I have a large set of data saved in a long list. This is an example of the first six records:
A <- list(c("JAMES","CHARLES","JAMES","RICHARD"),
c("JOHN","ROBERT","CHARLES"),
c("CHARLES","WILLIAM","CHARLES","MICHAEL","WILLIAM","DAVID","CHARLES","WILLIAM"),
c("CHARLES"),
c("CHARLES","CHARLES"),
c("MATTHEW","CHARLES","JACK"))
I would like to calculate the ratios of the sum of the relative frequency with which each unique term occurs in each record and the number of records each term appears in.
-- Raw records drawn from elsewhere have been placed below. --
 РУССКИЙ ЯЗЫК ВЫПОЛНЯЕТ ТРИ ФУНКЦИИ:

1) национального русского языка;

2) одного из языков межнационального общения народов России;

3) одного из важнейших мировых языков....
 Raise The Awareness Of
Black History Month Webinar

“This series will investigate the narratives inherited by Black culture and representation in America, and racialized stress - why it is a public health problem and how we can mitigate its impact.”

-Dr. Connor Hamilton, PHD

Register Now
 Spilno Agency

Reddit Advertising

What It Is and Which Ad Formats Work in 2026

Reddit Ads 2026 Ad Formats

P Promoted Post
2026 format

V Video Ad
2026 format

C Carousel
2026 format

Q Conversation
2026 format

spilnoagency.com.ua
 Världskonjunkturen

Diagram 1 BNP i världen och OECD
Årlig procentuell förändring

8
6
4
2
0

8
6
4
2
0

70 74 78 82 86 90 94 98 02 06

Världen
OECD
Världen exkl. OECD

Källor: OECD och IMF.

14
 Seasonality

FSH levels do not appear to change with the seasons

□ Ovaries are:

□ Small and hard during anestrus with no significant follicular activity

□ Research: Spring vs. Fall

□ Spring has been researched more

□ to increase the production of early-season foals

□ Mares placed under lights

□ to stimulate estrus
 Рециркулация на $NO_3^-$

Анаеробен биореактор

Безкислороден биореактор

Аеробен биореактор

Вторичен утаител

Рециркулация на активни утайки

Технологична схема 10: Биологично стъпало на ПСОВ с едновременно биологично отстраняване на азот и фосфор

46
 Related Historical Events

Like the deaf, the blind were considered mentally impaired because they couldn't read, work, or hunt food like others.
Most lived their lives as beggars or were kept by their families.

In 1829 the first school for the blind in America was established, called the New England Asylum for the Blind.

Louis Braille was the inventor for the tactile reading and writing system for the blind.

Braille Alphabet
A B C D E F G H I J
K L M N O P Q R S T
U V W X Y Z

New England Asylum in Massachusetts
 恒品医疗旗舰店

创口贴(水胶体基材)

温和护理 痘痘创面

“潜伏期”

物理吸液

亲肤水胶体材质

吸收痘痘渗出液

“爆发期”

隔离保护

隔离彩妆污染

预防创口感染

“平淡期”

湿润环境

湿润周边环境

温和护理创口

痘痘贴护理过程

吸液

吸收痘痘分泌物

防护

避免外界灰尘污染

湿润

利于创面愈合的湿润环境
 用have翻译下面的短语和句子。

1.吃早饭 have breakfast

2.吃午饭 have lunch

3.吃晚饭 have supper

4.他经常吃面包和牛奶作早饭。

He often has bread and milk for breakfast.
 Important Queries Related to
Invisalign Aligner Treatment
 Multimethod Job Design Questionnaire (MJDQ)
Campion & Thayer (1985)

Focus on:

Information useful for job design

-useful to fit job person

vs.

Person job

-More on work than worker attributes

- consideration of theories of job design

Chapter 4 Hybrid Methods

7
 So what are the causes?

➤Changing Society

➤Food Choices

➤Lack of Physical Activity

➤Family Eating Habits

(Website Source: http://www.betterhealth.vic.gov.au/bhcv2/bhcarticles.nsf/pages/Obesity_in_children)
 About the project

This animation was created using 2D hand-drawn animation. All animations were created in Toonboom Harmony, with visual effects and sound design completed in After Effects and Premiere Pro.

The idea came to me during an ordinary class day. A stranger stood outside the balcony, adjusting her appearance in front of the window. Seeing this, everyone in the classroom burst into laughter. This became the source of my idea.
I calculate the numerator, i.e. the sum of the relative frequency with which each unique term occurs in each record, like this:
> B <- lapply(A, function(x)table(x)/length(x))
> aggregate(unlist(B), list(names(unlist(B))), FUN=sum)
Group.1 x
1 CHARLES 3.2916667
2 DAVID 0.1250000
3 JACK 0.3333333
4 JAMES 0.5000000
5 JOHN 0.3333333
6 MATTHEW 0.3333333
7 MICHAEL 0.1250000
8 RICHARD 0.2500000
9 ROBERT 0.3333333
10 WILLIAM 0.3750000
I'm not sure how to calculate the denominator, i.e. the number of records each term appears in, correctly, though. I only know how to calculate the number each term occurs in the data set:
> table(unlist(A))
CHARLES DAVID JACK JAMES JOHN MATTHEW MICHAEL RICHARD ROBERT WILLIAM
9 1 1 2 1 1 1 1 1 3
But some terms occur more than once within a record and I'd like to omit these repetitions in order to get a result like this:
CHARLES DAVID JACK JAMES JOHN MATTHEW MICHAEL RICHARD ROBERT WILLIAM
6 1 1 1 1 1 1 1 1 1
How can this be achieved?
Based on my example I would like to get a final output similar to this:
Group.1 x
1 CHARLES 0.5486111
2 DAVID 0.1250000
3 JACK 0.3333333
4 JAMES 0.5000000
5 JOHN 0.3333333
6 MATTHEW 0.3333333
7 MICHAEL 0.1250000
8 RICHARD 0.2500000
9 ROBERT 0.3333333
10 WILLIAM 0.3750000
So how can I calculate the number of records each term appears in, i.e. the denominator, and the ratio itself?
Thank you very much in advance for your consideration!